A Yandex spokesperson declined to confirm or deny the IPO plans, and said:
As a growing company, we continually evaluate various financing and strategic alternatives, but it is our policy not to comment on our plans in this regard.
Founded back in 1997, Yandex has been reported to be preparing an IPO before, with talks dating back all the way to 2006. In 2008, the company planned for an initial public offering but quickly moved to indefinitely delay those plans due to the global economic turmoil.
According to LiveInternet, Yandex’s market share in Russia reached 64,6 percent or about three times that of the number two, Google, in October 2010.
Earlier this year, comScore reported that it had ranked Yandex 7th in the Top 10 world search properties.
Aside from Russia, Yandex has operations in Belarus (yandex.by), Kazakhstan (yandex.kz) and Ukraine (yandex.ua).
In 2009, Yandex’s revenue reached 8.7 billion Rubles (roughly $278 million at current conversion rates). Contextual and display ads accounted for 86 percent and 11 percent of its revenues, respectively. The company doesn’t provide projections for this year, although it’s clear that contextual advertising in the Russian Internet market is growing quickly.

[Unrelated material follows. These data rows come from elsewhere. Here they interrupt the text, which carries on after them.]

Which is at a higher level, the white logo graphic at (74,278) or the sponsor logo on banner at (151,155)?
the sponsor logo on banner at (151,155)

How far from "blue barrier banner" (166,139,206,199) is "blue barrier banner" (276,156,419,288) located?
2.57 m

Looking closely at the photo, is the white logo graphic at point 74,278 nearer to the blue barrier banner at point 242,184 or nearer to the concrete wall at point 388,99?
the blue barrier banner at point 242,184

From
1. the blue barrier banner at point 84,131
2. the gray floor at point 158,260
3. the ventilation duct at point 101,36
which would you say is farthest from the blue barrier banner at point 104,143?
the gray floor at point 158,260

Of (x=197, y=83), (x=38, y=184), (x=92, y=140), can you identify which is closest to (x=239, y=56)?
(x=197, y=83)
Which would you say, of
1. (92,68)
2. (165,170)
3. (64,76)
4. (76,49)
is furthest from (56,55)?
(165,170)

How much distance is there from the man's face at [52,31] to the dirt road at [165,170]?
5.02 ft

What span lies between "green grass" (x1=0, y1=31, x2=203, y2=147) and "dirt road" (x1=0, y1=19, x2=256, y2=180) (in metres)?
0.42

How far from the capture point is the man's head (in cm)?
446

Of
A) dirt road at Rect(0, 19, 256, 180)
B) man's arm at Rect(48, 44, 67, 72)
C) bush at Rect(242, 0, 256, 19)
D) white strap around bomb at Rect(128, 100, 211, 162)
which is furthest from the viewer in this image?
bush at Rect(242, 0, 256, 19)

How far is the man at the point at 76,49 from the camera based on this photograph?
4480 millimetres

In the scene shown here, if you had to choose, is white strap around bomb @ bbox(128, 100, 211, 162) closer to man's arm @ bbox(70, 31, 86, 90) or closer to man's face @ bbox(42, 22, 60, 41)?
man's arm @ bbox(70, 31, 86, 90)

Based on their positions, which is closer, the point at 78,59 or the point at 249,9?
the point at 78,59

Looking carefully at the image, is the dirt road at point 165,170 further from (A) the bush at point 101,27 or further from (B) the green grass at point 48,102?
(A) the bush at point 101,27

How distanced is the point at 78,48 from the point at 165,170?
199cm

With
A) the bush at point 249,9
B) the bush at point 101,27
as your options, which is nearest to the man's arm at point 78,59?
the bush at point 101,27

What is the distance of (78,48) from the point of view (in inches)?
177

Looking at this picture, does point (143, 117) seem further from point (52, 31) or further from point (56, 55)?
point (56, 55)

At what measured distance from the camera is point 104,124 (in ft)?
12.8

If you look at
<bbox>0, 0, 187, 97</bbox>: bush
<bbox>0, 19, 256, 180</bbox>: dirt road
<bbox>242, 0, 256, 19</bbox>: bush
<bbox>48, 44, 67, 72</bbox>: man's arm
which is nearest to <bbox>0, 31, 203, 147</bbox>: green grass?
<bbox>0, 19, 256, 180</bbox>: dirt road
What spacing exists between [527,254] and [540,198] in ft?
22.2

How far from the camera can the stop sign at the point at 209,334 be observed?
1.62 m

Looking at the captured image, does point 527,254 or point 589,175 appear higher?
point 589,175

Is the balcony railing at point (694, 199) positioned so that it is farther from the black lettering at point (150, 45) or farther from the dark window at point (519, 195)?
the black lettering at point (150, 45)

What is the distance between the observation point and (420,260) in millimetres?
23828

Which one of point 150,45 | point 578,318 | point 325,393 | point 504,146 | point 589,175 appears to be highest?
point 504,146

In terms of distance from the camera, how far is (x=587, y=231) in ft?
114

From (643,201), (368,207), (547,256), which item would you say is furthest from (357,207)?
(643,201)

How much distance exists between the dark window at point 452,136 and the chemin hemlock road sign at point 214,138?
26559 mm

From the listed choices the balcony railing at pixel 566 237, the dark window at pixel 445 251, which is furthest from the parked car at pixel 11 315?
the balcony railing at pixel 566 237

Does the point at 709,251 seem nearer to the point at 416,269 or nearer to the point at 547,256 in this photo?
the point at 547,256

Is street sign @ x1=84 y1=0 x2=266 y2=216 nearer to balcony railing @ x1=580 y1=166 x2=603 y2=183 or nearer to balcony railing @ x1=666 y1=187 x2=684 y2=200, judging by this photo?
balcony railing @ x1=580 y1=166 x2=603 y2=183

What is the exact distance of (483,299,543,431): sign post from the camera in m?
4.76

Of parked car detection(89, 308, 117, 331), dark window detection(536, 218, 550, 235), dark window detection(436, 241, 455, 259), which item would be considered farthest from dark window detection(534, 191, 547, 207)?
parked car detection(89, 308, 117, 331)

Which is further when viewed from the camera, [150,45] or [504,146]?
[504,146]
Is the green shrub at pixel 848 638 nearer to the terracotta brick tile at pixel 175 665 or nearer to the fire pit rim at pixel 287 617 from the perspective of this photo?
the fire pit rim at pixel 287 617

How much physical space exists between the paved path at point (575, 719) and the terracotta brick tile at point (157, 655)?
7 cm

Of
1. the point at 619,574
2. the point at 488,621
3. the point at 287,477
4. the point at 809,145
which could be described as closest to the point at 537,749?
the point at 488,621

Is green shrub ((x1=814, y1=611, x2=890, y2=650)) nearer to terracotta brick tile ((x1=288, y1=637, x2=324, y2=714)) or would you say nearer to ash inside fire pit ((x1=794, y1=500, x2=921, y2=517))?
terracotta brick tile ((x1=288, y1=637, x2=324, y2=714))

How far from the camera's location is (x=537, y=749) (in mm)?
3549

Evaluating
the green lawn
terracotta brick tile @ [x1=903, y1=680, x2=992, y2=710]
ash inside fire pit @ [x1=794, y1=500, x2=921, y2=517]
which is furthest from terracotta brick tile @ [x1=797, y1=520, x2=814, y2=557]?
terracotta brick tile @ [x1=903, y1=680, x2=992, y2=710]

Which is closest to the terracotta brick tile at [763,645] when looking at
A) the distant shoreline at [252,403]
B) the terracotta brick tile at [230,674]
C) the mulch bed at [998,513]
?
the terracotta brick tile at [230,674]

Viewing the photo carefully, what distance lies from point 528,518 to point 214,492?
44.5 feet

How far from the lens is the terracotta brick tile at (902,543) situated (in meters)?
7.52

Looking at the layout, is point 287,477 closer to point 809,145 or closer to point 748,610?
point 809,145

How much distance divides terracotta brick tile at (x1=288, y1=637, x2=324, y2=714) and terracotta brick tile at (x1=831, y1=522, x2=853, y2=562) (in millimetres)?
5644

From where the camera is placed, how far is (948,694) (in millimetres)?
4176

According to research from the Association of Communication Agencies of Russia, contextual ads grew 45% in January-September 2010 compared to the same period last year, reaching roughly 12 billion Rubles or $383 million.
Yandex is among the largest high-tech companies in Russia, with an estimated workforce of about 2,500 employees. Currently, Yandex has branches all over Russia (Moscow, Saint Petersburg, Ekaterinburg, Novosibirsk and Kazan), Ukraine (Kiev, Odessa, Simferopol) and in the United States (in Palo Alto, CA, to be exact).